SUAS TAREFAS:
**A.** Reproduza sem alterações a parte do texto sobre a informação na internet que começa nas palavras que contêm "Segundo Roberto (2009), a" e termina depois de "tornando-se dependentes dela.".
**B.** Responda às perguntas abaixo com base no trecho fornecido.
(i) Segundo Roberto (2009), quantos usuários a internet alcançou em 2009?
(ii) Na pesquisa do Ibope, que percentual dos entrevistados afirmou que as redes sociais já se tornaram parte de sua vida?
(iii) De acordo com a pesquisa do Instituto Nielsen, quantas pessoas usaram redes sociais?

#### TRECHO FORNECIDO

A informação disseminada na internet é a denominada ‘informação commodity’. Trata-se de uma comunicação acessível, rápida, concisa, clara e relevante. Para ser válida no campo cibernético, uma informação jamais poderá ser inacessível e lenta para chegar aos destinatários. Da mesma forma, não poderá ser rasa e irrelevante, pois as informações geradas na rede são reguladas automaticamente pelo seu grau de relevância. Todos as pessoas que acessam a internet são consumidores e produtores, e os que faziam papel de intermediários já estão sendo eliminados (SOUZA, 2009).

Segundo Roberto (2009), a internet, no ano de 2009, alcançou o número de um bilhão de usuários. Até alguns anos, esta era uma rede sem dono, onde cada um era responsável pelo que transmitia, sem quaisquer padrões ou normas legais que especificassem seu uso, sendo os usuários criadores de suas próprias regras. A sociedade passou também a exercer um novo comportamento, pois com a chegada da internet se não precisa ir ao banco para pagar contas ou ir a uma loja para fazer compras, por exemplo. As pessoas passaram a ser movidas pela tecnologia, tornando-se dependentes dela.

O autor supracitado ainda revela dados sobre a popularização das redes sociais no Brasil. Roberto (2009) enfatiza uma pesquisa realizada pelo Ibope, em 2009, que identificou mais de 20 milhões de pessoas usuárias de alguma rede social. Conforme o estudo, 45% das pessoas entrevistadas afirmaram que as redes sociais já se tornaram parte de sua vida. Segundo o autor, outra pesquisa realizada pelo Instituto Nielsen no mesmo ano indicou que 27 milhões de pessoas usaram o e-mail, enquanto que 301 milhões de pessoas usaram redes sociais.

########
#### DADOS DE ORIGEM

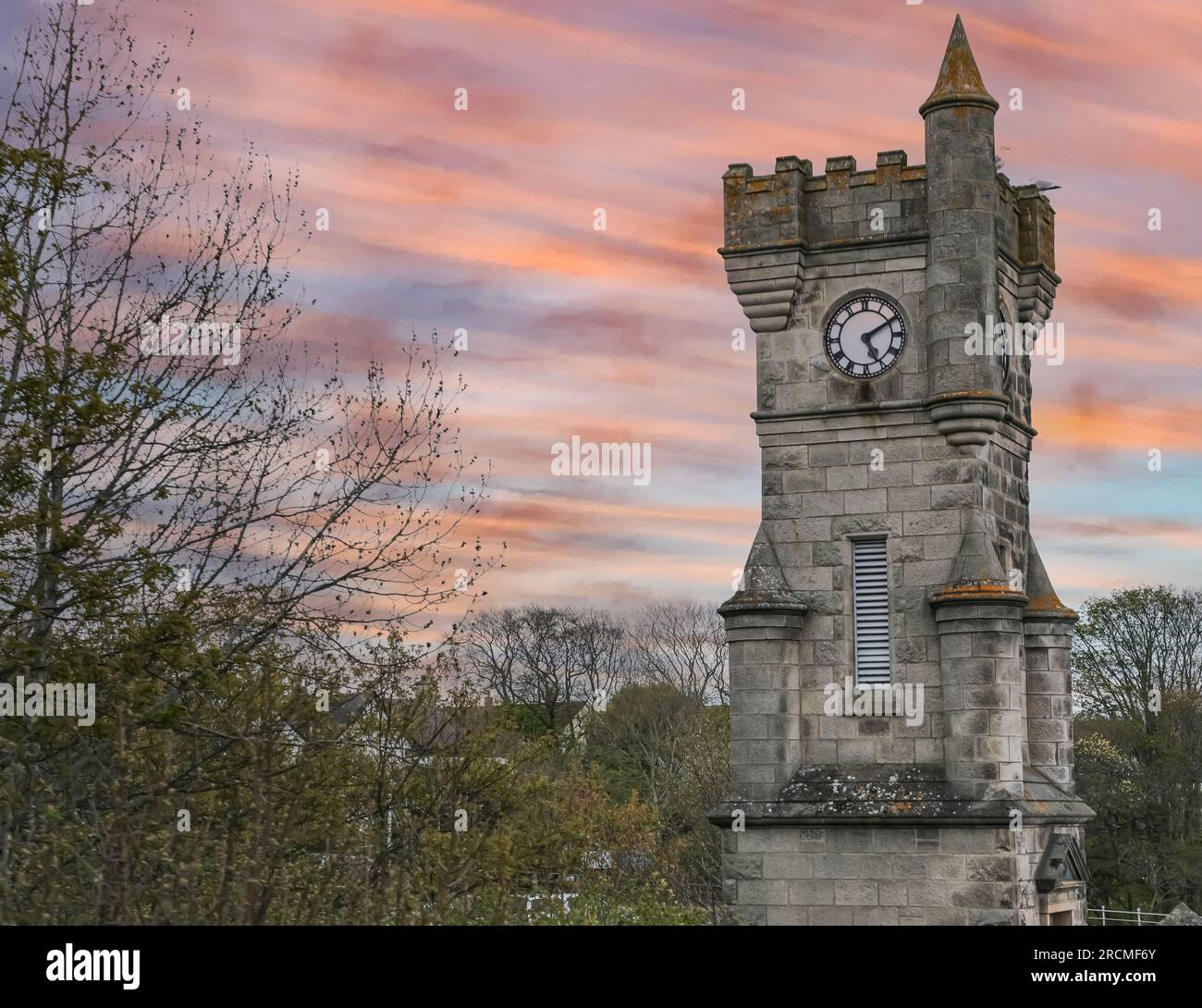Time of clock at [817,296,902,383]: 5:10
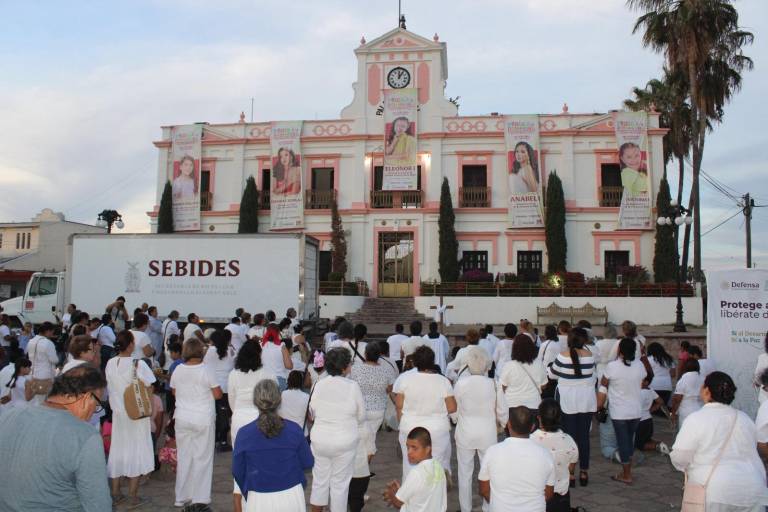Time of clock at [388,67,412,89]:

########

RESPOSTAS EM ORDEM:
**A.**
Segundo Roberto (2009), a internet, no ano de 2009, alcançou o número de um bilhão de usuários. Até alguns anos, esta era uma rede sem dono, onde cada um era responsável pelo que transmitia, sem quaisquer padrões ou normas legais que especificassem seu uso, sendo os usuários criadores de suas próprias regras. A sociedade passou também a exercer um novo comportamento, pois com a chegada da internet se não precisa ir ao banco para pagar contas ou ir a uma loja para fazer compras, por exemplo. As pessoas passaram a ser movidas pela tecnologia, tornando-se dependentes dela.

**B.**
(i) Um bilhão de usuários.
(ii) 45% dos entrevistados.
(iii) 301 milhões de pessoas.